Saturday, August 08, 2009

12th Street Rag

12th street rag, big band version

(from the Jazz Journal, volume 4, number 1, dated 1951):
By S. Brun Campbell

"Euday L. Bowman was born in Fort Worth, Texas, on November 9th, 1887, and was educated in public schools. Eventually he became an arranger for popular orchestras. His musical works were Eleventh Street Rag, Twelfth Street Rag, and Petticoat Lane Rag, all named after streets in Kansas City, Missouri, and Colorado Blues, Kansas City Blues, Fort Worth Blues, Tipperary Blues, Shamrock Rag, White Lily Dreams, and Old Glory On Its Way. He died in New York City on May 26th, 1949, while there on a business trip. In his later years he was in poor health, and in very bad financial circumstances. He lived with his sister, Miss Mary M. Bowman, at 818 So. Jennings Street, Fort Worth, Texas, in an old worn house with a few small rooms. The old car that Mr. Bowman used to collect and sell paper salvage stood in the backyard as evidence of his stranded financial straits.
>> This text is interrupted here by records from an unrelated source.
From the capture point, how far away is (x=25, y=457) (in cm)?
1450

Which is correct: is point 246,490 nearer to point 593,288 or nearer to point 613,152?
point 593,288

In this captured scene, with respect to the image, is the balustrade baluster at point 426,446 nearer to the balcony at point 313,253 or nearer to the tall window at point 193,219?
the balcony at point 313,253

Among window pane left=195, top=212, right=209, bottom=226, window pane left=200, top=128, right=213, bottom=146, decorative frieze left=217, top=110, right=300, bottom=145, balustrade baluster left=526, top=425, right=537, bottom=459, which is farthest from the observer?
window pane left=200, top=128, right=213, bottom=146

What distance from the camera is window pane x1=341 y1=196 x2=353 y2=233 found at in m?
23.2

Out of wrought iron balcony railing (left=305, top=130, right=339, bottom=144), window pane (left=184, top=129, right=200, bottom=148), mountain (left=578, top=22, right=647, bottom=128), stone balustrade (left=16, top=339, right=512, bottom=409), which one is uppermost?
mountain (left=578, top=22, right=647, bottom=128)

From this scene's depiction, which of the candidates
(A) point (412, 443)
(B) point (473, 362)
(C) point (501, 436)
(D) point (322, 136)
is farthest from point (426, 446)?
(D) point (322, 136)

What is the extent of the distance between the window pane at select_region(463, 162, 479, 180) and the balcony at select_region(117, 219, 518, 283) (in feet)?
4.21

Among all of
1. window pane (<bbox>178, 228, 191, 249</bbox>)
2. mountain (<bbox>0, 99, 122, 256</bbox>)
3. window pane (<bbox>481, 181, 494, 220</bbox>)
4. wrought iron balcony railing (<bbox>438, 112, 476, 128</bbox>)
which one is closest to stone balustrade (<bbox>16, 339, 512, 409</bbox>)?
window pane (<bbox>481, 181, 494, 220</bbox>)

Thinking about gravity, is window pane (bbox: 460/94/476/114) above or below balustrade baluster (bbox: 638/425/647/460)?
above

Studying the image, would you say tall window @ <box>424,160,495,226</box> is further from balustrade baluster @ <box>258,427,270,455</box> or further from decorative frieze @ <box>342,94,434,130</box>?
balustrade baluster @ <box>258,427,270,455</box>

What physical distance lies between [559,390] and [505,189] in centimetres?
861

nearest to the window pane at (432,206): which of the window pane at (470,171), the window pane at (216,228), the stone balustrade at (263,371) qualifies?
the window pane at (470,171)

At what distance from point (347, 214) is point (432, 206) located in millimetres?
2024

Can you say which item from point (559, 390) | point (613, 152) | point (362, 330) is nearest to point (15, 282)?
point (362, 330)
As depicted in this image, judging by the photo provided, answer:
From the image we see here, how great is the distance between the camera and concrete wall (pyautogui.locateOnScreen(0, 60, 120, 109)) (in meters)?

Although Euday Bowman wrote the Twelfth Street Rag in 1914, it was not until 1948 that he realised any money from it. He first published it himself, then he sold it for $100.00 to the Jenkins Music Publishers of Kansas City, who published it for many years. In 1937 the rights reverted back to him. I have been informed by the Jenkins Music Co. of Kansas City that they were transferred to Shapiro-Bernstein Music Publishers of New York City, who now own the work for publication.

On Monday, August 14th, 1950, a treasure trove of memories were moved away from Euday Bowman’s old home for his belongings and those of his sister, were off sold at public auction. Furniture, dishes, and Euday’s piano which he had owned since 1895, and which he bought in Hartford, Connecticut, were among the items that were auctioned off. One of his old friends, Mrs. Myrtle Stewart, bought the piano for $46.00. His accordion, and 600 new records of the Twelfth Street Rag, which Bowman played himself, were some of the other items, along with the family Bible, that went under the auctioneer’s hammer. His friend, Ed Lally, played Twelfth Street Rag on Bowman’s old piano as a farewell to the composer as the household goods were sold to settle the estate.

Reports at the auction were that the estate got $3,000.00 in on the Twelfth Street Rag in July of 1950, alone. But for Bowman, the money from his composition came almost too late, as he was in poor health and had to spend some $2,000.00 with doctors the first month after his royalties started coming in, Ironi-cally, the new things the Bowman’s had bought, went along with the old things, under the auctioneer’s hammer.

But the tall, lanky Texan, Euday Bowman, will always be remembered for his famous Rag, for it has proved to be one of the most popular pieces
of ragtime ever written. Very few people knew that his sister, Mary, who was a music teacher, wrote part of the tune, and shared in whatever profits were derived from it. It is too bad that both had to die just as they were commencing to enjoy the royalties that they both had waited for so many years.

I understand that Bowman and his sister have no heirs, and if such is the case, the royalties no doubt will go into the A.S.C.A.P. treasury, for he was an A.S.C.A.P. member. Whoever the lucky person was who bought Mr. Bowman’s 3-foot high collection of old music and the original Twelfth Street Rag manuscript, which he wrote, should be as proud of that wonderful collection as he was.

He was the last of the early Ragtime composers. It seems strange that Scott Joplin, the composer of the Maple Leaf Rag and Euday Bowman, composer of Twelfth Street Rag, should both be born in Texas. Joplin was born at Texarkana, Texas, in 1868."

That's 12th Street, Kansas City. Pendergast turf, and Mr. Bowman actually played in some of the nicer KC bordelloes, at least for a few years. Jazzmen from 'Nawlins to New York knew this tune well. Louis Armstrong played it (even in 50s and 60s).